Before he could fire back, a familiar voice chimed in from the other end of the counter.

"Well well well, talking about love already?"

It was Ms. Iwasaki, one of their most loyal regulars. She taught at the university nearby and always came in with a novel tucked under her arm.

Haruaki sighed. "It's not like that."

She leaned in dramatically. "Oh, come on. You're practically the ideal catch."

He blinked. "I'm literally sweeping crumbs."

"You're kind. Polite. Smart. Tall. You brew a perfect pour-over and you remember everyone's orders. I'd marry you if I were thirty years younger."

"You're thirty-five," he said.

"Exactly," she winked.

Mr. Onishi, seated by the window, folded his newspaper and chimed in, "You were that quiz bowl prodigy in middle school, weren't you?"

Haruaki paused. "That was... a while ago."

"You crushed national rankings. Everyone thought you'd go into research or tech."

"Yeah, well," Haruaki said, voice quieter than before, "that was before high school."

His mom looked up.

Ms. Iwasaki's smile faded just a little.

"Events from the past..." Haruaki said, gaze flicking downward, "They stay in the past."

He adjusted the towel in his hand. His knuckles were white.

"I'm not the prodigy from back then. At least not anymore."

There was a pause.

Not tense. But heavy.

His mother wiped her hands slowly. "You're still you. You don't have to be anything more than that."

He looked up at her—his face unreadable for half a second.

Then he exhaled, soft and crooked. "That's a very 'mom' thing to say."

"And it's still true."

He chuckled. That tightness in his chest eased. "...Thanks."

The shift went on. The chatter softened. The sun dipped below the buildings and the café glowed amber.

They never once brought up school again.

No one here knew about Aika. Or the tutoring. Or how he'd somehow become the class repair guy for broken watches and tangled friendships.

And no one here knew about the shogi girl with the haunting stillness in her eyes.

And that was exactly how he liked it.

Later that night, dinner was quiet but comforting. His dad still hadn't returned from his meetup, so it was just him and his mom.

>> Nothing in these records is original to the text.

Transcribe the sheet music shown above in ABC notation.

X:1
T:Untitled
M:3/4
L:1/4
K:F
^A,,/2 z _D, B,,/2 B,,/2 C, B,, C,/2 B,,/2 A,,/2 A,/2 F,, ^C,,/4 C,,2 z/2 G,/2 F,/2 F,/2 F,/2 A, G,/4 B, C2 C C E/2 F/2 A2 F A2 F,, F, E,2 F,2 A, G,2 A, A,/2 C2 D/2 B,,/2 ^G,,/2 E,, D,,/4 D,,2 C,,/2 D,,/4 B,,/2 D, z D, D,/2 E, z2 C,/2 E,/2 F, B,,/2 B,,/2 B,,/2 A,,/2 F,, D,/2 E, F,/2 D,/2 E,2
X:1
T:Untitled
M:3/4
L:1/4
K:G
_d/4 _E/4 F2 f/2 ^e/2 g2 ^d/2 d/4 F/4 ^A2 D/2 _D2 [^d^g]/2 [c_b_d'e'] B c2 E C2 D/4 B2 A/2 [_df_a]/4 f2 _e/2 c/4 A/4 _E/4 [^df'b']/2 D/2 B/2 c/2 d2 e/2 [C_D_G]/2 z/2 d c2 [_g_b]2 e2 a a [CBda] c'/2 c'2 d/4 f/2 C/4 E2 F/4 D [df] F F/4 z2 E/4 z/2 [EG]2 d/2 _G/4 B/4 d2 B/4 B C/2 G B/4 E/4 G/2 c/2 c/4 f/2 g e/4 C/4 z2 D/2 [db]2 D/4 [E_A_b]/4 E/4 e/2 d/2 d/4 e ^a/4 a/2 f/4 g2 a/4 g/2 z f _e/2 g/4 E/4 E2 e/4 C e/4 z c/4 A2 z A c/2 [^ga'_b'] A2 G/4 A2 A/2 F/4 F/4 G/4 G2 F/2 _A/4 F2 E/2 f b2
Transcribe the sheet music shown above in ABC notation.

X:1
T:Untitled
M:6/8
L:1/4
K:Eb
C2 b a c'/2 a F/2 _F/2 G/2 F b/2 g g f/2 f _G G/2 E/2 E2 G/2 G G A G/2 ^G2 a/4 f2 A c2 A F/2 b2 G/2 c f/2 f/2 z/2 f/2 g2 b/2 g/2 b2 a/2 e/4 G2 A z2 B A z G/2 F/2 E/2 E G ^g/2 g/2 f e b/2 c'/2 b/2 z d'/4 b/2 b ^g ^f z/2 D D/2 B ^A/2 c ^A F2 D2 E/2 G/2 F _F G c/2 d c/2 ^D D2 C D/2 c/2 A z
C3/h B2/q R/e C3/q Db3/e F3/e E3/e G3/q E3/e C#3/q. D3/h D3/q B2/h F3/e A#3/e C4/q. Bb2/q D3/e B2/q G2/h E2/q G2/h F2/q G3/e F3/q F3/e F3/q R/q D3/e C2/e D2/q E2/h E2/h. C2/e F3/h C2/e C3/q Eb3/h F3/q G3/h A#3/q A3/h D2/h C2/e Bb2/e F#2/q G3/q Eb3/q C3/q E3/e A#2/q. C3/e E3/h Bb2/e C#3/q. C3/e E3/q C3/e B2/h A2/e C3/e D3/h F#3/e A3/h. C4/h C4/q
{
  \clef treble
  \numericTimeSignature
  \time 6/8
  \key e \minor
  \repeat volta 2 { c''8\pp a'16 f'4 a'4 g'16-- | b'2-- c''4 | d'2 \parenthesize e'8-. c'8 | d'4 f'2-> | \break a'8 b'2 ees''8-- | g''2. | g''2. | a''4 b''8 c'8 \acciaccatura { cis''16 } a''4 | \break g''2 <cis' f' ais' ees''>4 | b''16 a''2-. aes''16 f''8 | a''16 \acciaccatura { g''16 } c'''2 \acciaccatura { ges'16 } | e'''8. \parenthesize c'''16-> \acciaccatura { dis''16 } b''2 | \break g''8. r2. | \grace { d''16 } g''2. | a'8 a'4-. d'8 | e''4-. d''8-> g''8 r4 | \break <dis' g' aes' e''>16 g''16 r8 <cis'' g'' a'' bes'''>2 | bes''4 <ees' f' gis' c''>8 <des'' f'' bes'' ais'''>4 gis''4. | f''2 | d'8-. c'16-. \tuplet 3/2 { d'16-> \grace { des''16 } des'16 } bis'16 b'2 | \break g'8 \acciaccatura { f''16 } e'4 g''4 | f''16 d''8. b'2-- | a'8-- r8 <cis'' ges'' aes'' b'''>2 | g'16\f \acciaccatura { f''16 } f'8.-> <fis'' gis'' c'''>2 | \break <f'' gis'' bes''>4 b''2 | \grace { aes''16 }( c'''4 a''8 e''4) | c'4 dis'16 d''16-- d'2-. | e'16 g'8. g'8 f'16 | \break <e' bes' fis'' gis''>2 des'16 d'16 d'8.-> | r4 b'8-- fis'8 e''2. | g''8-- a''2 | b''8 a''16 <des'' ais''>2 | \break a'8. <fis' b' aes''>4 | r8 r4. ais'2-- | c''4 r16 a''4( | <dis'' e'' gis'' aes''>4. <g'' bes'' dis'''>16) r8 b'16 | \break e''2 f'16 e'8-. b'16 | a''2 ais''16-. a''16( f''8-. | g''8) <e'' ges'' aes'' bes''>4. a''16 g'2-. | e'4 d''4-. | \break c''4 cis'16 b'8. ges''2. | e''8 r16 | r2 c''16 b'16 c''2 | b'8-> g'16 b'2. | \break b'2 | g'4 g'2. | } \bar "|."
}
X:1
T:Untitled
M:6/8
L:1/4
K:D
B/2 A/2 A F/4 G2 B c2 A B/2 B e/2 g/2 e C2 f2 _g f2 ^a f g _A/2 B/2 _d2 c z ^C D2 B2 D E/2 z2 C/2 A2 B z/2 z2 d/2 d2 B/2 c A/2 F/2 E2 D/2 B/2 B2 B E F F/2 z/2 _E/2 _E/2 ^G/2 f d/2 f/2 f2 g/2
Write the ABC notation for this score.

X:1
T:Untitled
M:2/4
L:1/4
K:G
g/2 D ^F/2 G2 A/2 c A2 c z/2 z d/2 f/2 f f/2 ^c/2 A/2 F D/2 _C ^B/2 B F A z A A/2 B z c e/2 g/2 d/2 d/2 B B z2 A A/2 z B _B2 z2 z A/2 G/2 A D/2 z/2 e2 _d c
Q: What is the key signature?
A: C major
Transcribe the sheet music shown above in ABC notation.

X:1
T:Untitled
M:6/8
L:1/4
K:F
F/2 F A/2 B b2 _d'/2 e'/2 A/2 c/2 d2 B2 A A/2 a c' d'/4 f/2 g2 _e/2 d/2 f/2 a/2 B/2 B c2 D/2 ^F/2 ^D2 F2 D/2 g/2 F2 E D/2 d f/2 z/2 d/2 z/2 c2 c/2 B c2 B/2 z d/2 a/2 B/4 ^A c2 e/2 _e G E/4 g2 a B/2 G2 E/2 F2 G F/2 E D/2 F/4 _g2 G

They talked about little things. Nozomi's latest planning rampage. The strange cat that kept showing up behind the café dumpster.

And then—like a whisper—he heard it again.

"She could be the one."

He finished his food, washed the dishes, and retreated upstairs.

In his room, he collapsed onto his bed, still smelling faintly of espresso and sugar.

He stared at the ceiling.

That girl.

The way she hadn't said a single word the entire match. The way her fingers lingered above each piece like she already knew where they'd end. The fact that her eyes had looked not cold—but lonely.

He closed his eyes.

"...Nah," he muttered, barely audible.

Probably not.

And yet...

He couldn't stop thinking about her.